-- Record set start --

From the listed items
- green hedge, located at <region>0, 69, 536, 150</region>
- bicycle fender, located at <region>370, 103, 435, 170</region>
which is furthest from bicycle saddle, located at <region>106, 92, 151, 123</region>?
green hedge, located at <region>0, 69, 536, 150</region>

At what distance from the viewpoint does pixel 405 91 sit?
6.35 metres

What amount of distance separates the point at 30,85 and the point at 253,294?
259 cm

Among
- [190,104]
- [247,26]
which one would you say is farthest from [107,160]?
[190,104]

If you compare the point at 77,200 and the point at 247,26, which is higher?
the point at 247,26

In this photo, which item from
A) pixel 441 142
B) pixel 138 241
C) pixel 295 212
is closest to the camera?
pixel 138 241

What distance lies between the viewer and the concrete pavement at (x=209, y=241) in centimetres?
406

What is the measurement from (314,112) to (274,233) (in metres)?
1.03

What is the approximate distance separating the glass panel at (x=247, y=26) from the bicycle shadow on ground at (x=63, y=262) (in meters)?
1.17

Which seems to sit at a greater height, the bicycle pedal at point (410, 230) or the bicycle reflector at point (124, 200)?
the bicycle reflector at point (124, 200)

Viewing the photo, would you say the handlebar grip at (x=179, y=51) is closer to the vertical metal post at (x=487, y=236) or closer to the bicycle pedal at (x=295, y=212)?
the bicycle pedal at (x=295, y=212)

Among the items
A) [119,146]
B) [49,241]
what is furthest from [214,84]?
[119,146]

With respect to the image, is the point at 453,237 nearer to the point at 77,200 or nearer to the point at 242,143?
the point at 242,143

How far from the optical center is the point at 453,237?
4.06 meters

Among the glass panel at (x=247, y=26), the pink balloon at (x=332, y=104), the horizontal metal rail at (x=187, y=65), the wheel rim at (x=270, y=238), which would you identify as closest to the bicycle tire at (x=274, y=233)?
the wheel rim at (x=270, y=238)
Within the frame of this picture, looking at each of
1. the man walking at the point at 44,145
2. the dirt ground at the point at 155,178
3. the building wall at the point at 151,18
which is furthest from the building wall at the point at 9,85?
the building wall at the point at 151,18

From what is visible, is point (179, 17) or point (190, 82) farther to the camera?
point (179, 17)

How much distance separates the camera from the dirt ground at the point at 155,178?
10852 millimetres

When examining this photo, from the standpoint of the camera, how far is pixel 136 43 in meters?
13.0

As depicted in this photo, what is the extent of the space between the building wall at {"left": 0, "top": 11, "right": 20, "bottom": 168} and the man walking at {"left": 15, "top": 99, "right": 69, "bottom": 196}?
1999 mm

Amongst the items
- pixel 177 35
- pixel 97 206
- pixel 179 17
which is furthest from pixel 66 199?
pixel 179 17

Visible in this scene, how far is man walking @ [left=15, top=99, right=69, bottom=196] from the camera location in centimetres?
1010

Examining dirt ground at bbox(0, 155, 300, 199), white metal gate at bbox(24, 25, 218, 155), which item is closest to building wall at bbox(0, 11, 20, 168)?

-- Record set end --

▶ _Task to carry out_
Please reproduce the entire listing above word for word, with every line unchanged.

▶ _Complete answer_
From the listed items
- green hedge, located at <region>0, 69, 536, 150</region>
- bicycle fender, located at <region>370, 103, 435, 170</region>
which is furthest from bicycle saddle, located at <region>106, 92, 151, 123</region>?
green hedge, located at <region>0, 69, 536, 150</region>

At what distance from the viewpoint does pixel 405 91 sit?
6.35 metres

What amount of distance separates the point at 30,85 and the point at 253,294?
259 cm

Among
- [190,104]
- [247,26]
which one would you say is farthest from [107,160]?
[190,104]

If you compare the point at 77,200 and the point at 247,26, which is higher?
the point at 247,26

In this photo, which item from
A) pixel 441 142
B) pixel 138 241
C) pixel 295 212
is closest to the camera?
pixel 138 241

What distance lies between the viewer and the concrete pavement at (x=209, y=241) in centimetres?
406

What is the measurement from (314,112) to (274,233) (in metres)?
1.03

What is the approximate distance separating the glass panel at (x=247, y=26) from the bicycle shadow on ground at (x=63, y=262) (in meters)?
1.17

Which seems to sit at a greater height, the bicycle pedal at point (410, 230) or the bicycle reflector at point (124, 200)?
the bicycle reflector at point (124, 200)

Viewing the photo, would you say the handlebar grip at (x=179, y=51) is closer to the vertical metal post at (x=487, y=236) or closer to the bicycle pedal at (x=295, y=212)?
the bicycle pedal at (x=295, y=212)

Among the items
A) [119,146]
B) [49,241]
what is furthest from [214,84]?
[119,146]

With respect to the image, is the point at 453,237 nearer to the point at 77,200 or nearer to the point at 242,143?
the point at 242,143

How far from the optical center is the point at 453,237?
4.06 meters

Among the glass panel at (x=247, y=26), the pink balloon at (x=332, y=104), the horizontal metal rail at (x=187, y=65), the wheel rim at (x=270, y=238), which would you identify as closest to the bicycle tire at (x=274, y=233)?
the wheel rim at (x=270, y=238)
Within the frame of this picture, looking at each of
1. the man walking at the point at 44,145
2. the dirt ground at the point at 155,178
3. the building wall at the point at 151,18
which is furthest from the building wall at the point at 9,85?
the building wall at the point at 151,18

From what is visible, is point (179, 17) or point (190, 82) farther to the camera?
point (179, 17)

How much distance separates the camera from the dirt ground at the point at 155,178?
10852 millimetres

When examining this photo, from the standpoint of the camera, how far is pixel 136 43 in meters?
13.0

As depicted in this photo, what is the extent of the space between the building wall at {"left": 0, "top": 11, "right": 20, "bottom": 168} and the man walking at {"left": 15, "top": 99, "right": 69, "bottom": 196}?
1999 mm

Amongst the items
- pixel 177 35
- pixel 97 206
- pixel 179 17
which is furthest from pixel 66 199?
pixel 179 17

Visible in this scene, how far is man walking @ [left=15, top=99, right=69, bottom=196] from the camera location in centimetres?
1010

Examining dirt ground at bbox(0, 155, 300, 199), white metal gate at bbox(24, 25, 218, 155), which item is closest to building wall at bbox(0, 11, 20, 168)?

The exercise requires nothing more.